Would you please copy each line of the data in which the string "charset" occurs?

BEGIN

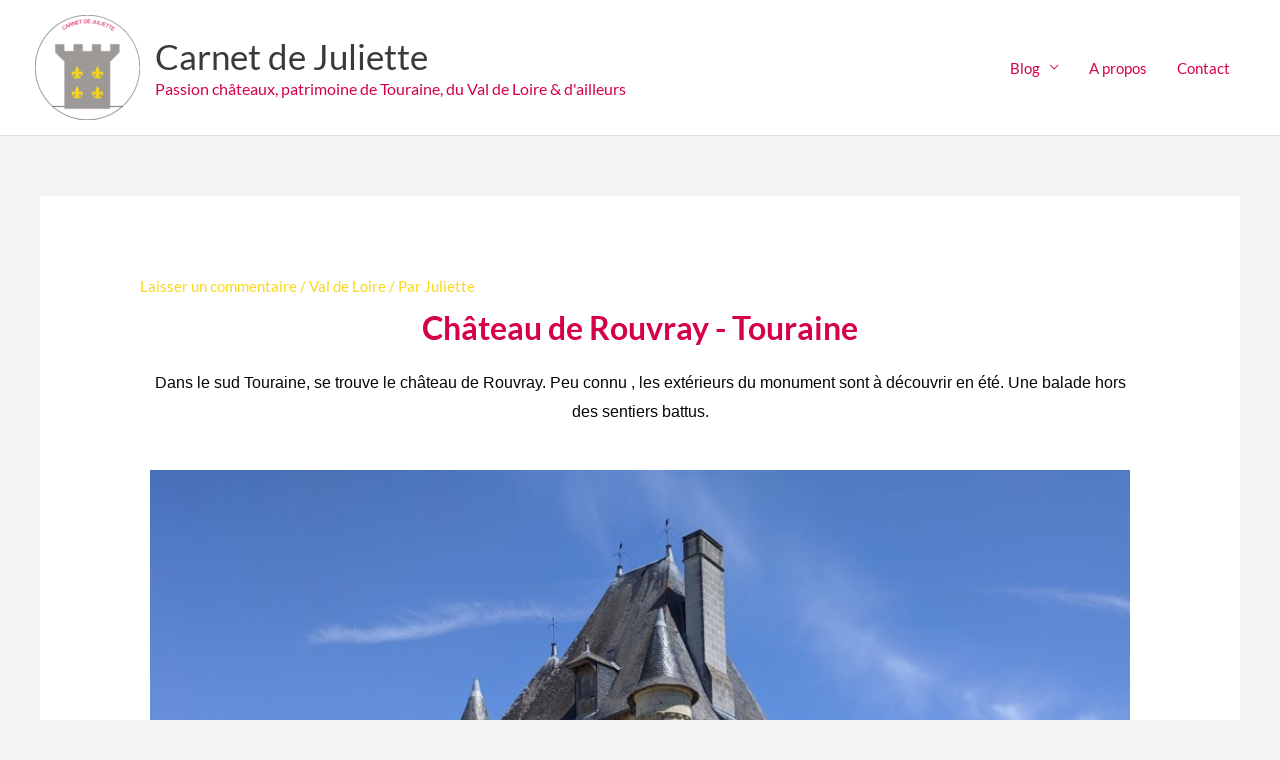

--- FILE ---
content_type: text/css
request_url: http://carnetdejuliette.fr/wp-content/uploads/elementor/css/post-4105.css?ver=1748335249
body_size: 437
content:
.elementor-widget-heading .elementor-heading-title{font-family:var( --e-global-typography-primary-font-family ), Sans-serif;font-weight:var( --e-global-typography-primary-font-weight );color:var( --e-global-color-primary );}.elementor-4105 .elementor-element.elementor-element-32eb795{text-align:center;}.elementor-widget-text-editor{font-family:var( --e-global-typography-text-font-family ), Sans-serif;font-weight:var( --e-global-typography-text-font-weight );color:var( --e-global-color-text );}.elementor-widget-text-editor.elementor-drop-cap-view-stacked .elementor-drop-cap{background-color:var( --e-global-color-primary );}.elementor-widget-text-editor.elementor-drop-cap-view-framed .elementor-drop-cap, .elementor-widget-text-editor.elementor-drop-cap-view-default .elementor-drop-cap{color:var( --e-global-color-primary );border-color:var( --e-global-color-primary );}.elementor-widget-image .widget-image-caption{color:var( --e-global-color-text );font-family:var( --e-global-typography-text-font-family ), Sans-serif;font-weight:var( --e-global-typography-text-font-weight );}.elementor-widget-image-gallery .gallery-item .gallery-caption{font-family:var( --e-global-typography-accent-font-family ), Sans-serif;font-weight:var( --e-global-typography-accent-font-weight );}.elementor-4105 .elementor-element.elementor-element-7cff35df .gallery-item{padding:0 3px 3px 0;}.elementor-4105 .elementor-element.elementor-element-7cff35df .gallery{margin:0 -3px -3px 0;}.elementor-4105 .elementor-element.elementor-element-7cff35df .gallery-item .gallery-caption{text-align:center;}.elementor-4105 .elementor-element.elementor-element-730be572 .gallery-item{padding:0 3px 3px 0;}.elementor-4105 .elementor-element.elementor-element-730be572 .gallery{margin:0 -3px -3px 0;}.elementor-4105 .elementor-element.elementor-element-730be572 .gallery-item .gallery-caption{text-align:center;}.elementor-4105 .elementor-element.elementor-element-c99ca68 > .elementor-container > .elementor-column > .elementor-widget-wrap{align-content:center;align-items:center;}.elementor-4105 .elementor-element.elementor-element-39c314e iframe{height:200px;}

END
BEGIN

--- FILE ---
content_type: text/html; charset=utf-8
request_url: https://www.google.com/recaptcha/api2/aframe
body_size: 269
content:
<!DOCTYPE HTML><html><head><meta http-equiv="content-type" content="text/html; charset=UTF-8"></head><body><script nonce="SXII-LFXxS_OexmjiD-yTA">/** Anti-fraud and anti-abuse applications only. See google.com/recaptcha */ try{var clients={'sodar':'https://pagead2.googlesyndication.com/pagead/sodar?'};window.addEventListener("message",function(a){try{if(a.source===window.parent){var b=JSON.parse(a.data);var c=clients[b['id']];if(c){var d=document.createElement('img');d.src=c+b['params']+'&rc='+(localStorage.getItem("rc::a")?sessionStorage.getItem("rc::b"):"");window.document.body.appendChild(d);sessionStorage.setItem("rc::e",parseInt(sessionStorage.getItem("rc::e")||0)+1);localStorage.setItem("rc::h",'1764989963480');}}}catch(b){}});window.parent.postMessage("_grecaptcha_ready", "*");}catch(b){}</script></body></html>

END

## Answer to this task
content_type: text/html; charset=utf-8
<!DOCTYPE HTML><html><head><meta http-equiv="content-type" content="text/html; charset=UTF-8"></head><body><script nonce="SXII-LFXxS_OexmjiD-yTA">/** Anti-fraud and anti-abuse applications only. See google.com/recaptcha */ try{var clients={'sodar':'https://pagead2.googlesyndication.com/pagead/sodar?'};window.addEventListener("message",function(a){try{if(a.source===window.parent){var b=JSON.parse(a.data);var c=clients[b['id']];if(c){var d=document.createElement('img');d.src=c+b['params']+'&rc='+(localStorage.getItem("rc::a")?sessionStorage.getItem("rc::b"):"");window.document.body.appendChild(d);sessionStorage.setItem("rc::e",parseInt(sessionStorage.getItem("rc::e")||0)+1);localStorage.setItem("rc::h",'1764989963480');}}}catch(b){}});window.parent.postMessage("_grecaptcha_ready", "*");}catch(b){}</script></body></html>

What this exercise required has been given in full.